[Task statement] Quote the data exactly, first line to the line containing "An avalanche rescue", with no pictures.
(Exercise inputs begins)
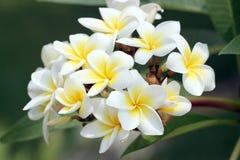 Ανθοδέσμη του κίτρινου λουλουδιού plumeria ή frangipani. Στοκ Φωτογραφία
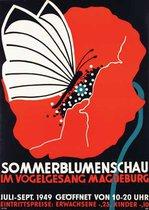 Sommer blumen schau - Magdeburg (Summer Bloom Show)
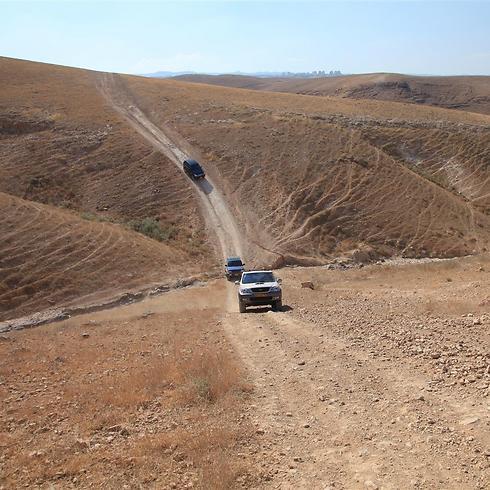 (צילום: עינב ברזני) (צילום: עינב ברזני)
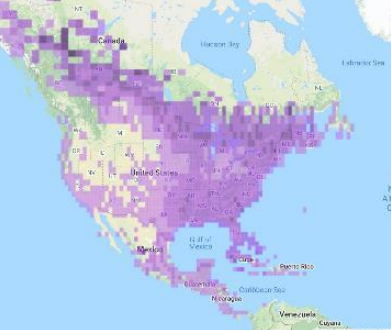 Sightings of Yellow-bellied Sapsucker as reported on eBird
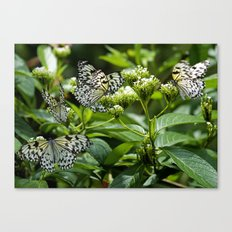 A Gathering of Nymphs Canvas Print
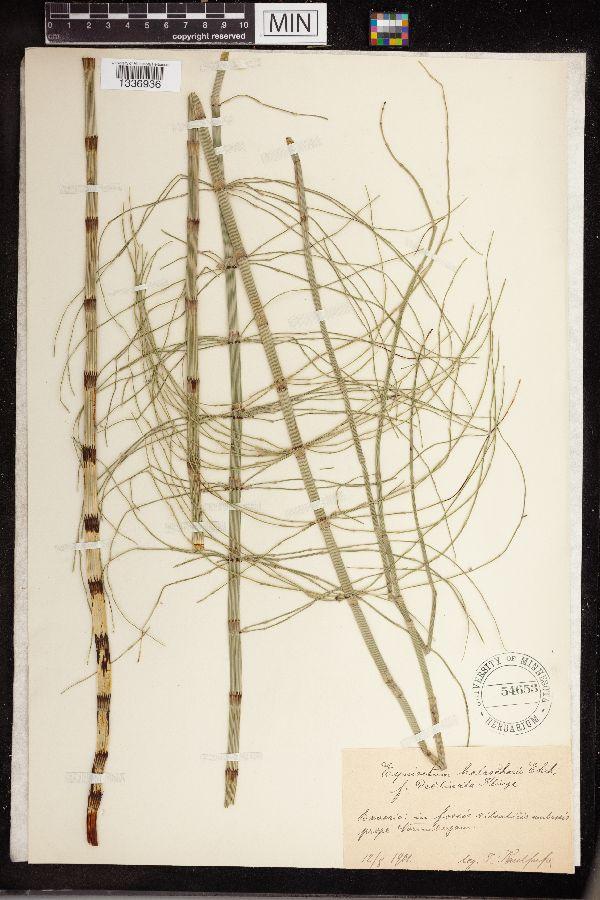 Equisetum heleocharis image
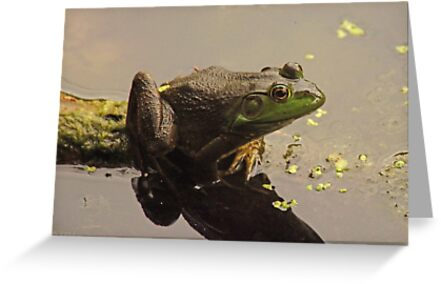 Frog June by Thomas Murphy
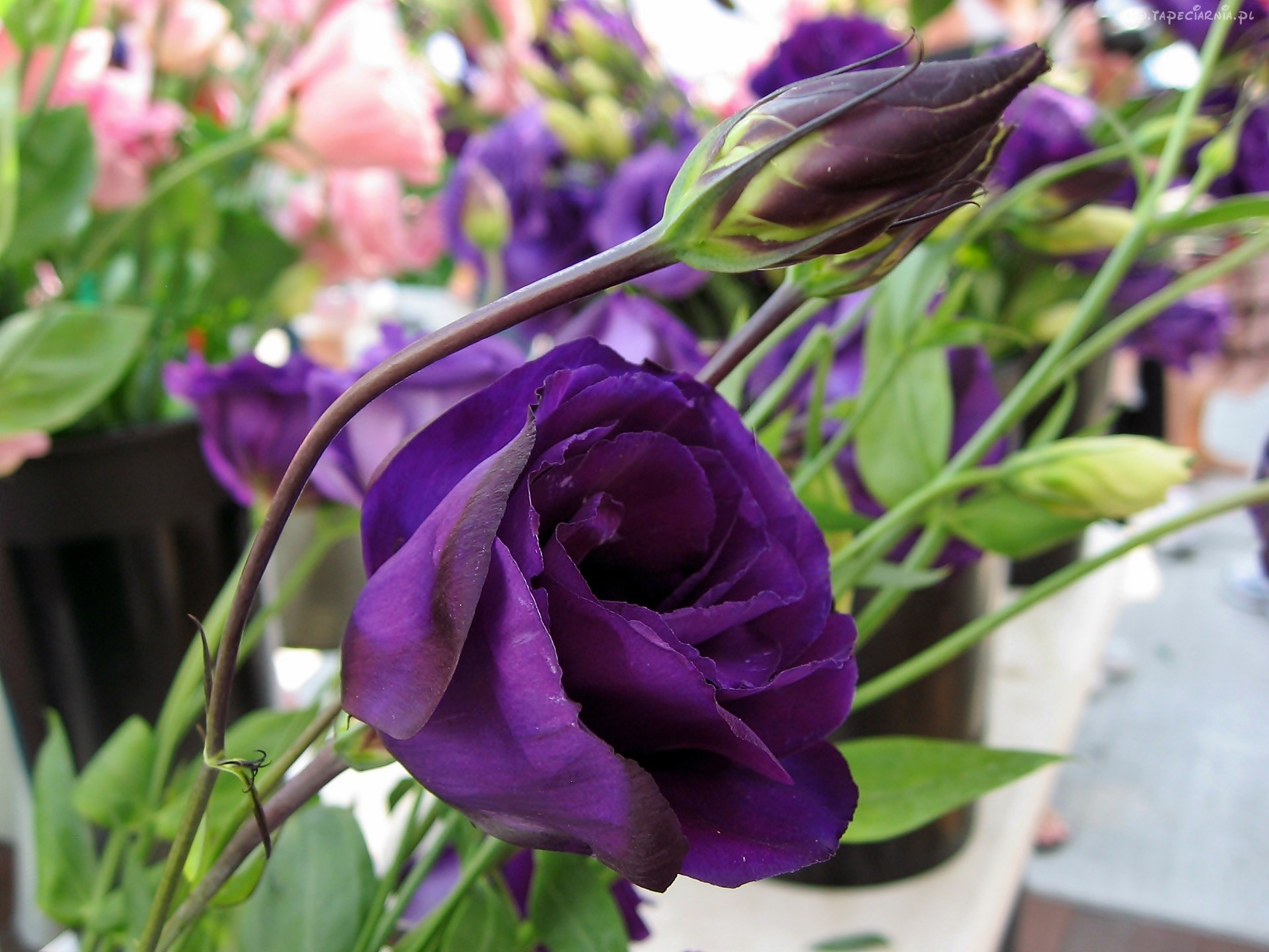 Lisianthus High Quality Wallpapers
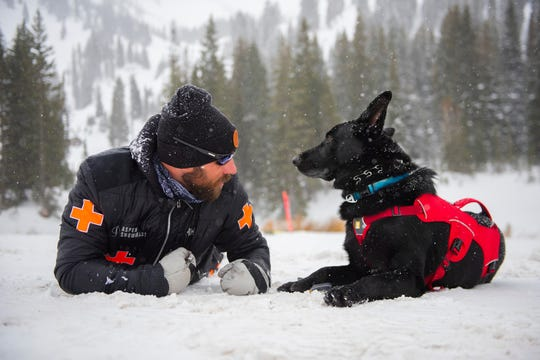 An avalanche rescue dog and its handler  communicate during obedience training.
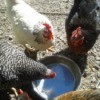 chickens drinking from a bowl of water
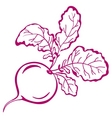 radish with leaves pictogram vector image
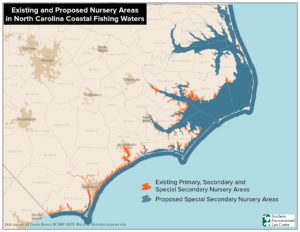 Map showing extent of shrimp nurseries in NC waters.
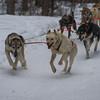 Determination -Chena Hot Springs Resort, Outside Fairbanks, Alaska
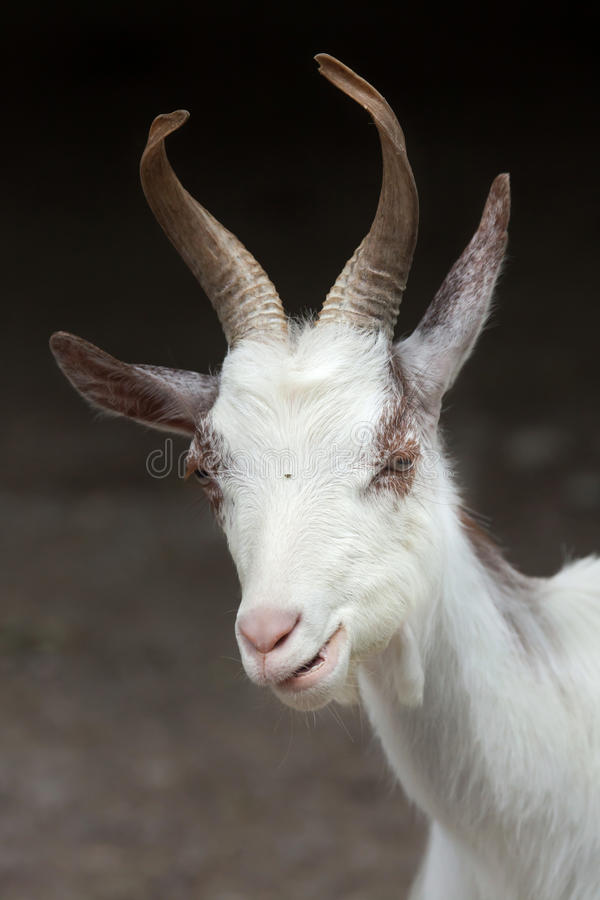 Download Hircus Aegagrus Capra козы Girgentana Стоковое Изображение - изображение насчитывающей европейско, одно: 81810287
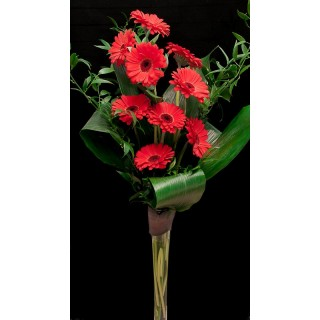 Gerbera Hand Tied Design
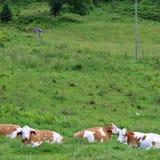 Kühe auf dem Bauernhof Lizenzfreies Stockfoto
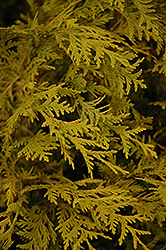 Vintage Gold Dwarf Moss Falsecypress (Chamaecyparis pisifera 'Vintage Gold') at Green Acre Farm & Nursery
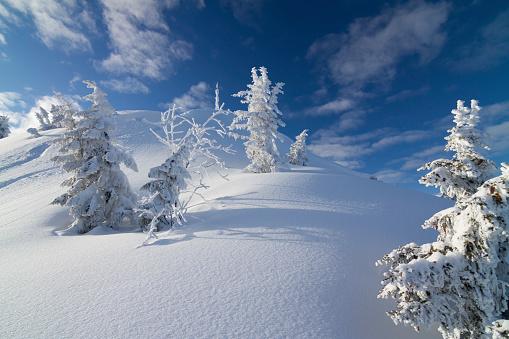 Lech Valley「pine trees in winter」:スマホ壁紙(13)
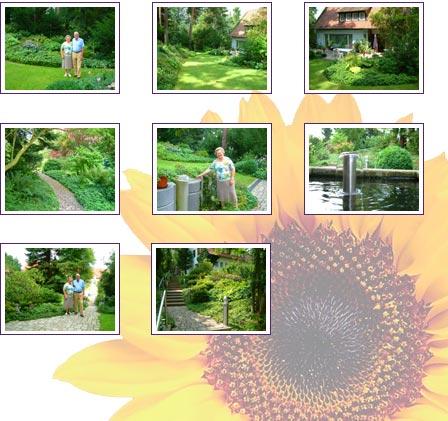 garten landschaftsbau martin ebert garten umgestaltung landschaftsplanung bagger lkw. Black Bedroom Furniture Sets. Home Design Ideas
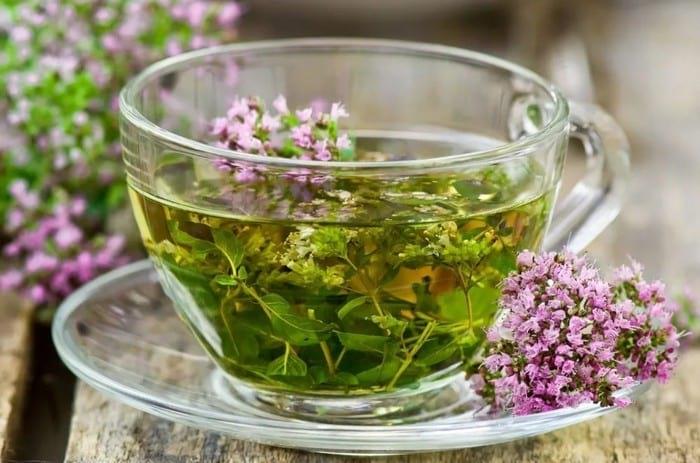шоубизнеса бесстыдно можно ли пить лаванду как чай девушка сможет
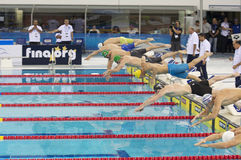 Dubai Fina swimming world cup championship 2012 Stock Photography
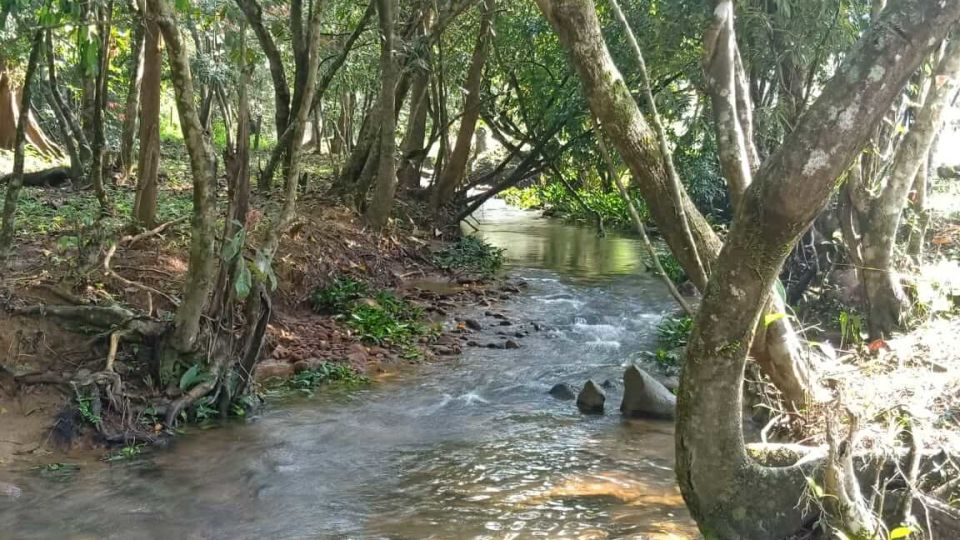 Rooms in Wayanad, Best Resorts in Wayanad, Nature Resorts in Vythiri 1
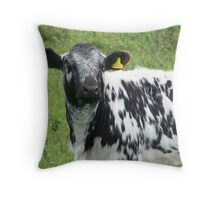 Baby cow.  Throw Pillow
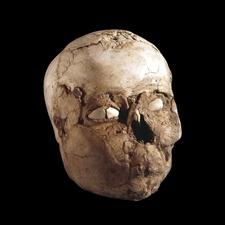Plaster Skull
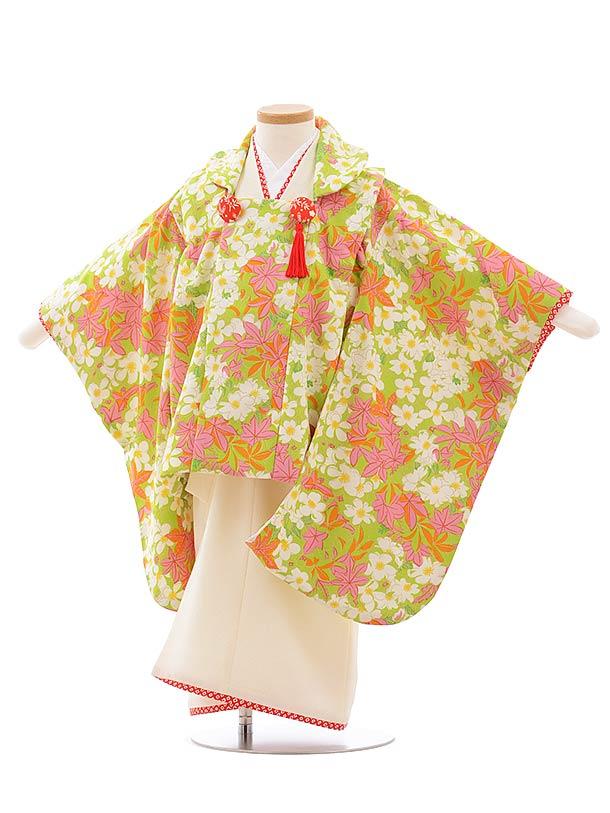 七五三レンタル(3歳女児被布)3595 HAIBARA 袖付き被布 グリーン 楓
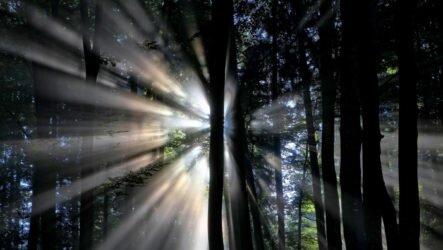 Сахасрара чакра — высший энергетический центр. Характеристика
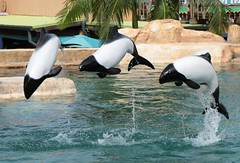 Pepe Ross and Juan (Seals4Reals) Tags: commersons dolphin aquatica orlando juan cephalorhynchus commersonii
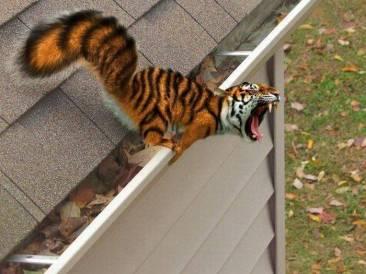 ecureuil tigre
(Exercise inputs ends)
[Reply to the exercise]
 Ανθοδέσμη του κίτρινου λουλουδιού plumeria ή frangipani. Στοκ Φωτογραφία
 Sommer blumen schau - Magdeburg (Summer Bloom Show)
 (צילום: עינב ברזני) (צילום: עינב ברזני)
 Sightings of Yellow-bellied Sapsucker as reported on eBird
 A Gathering of Nymphs Canvas Print
 Equisetum heleocharis image
 Frog June by Thomas Murphy
 Lisianthus High Quality Wallpapers
 An avalanche rescue dog and its handler  communicate during obedience training.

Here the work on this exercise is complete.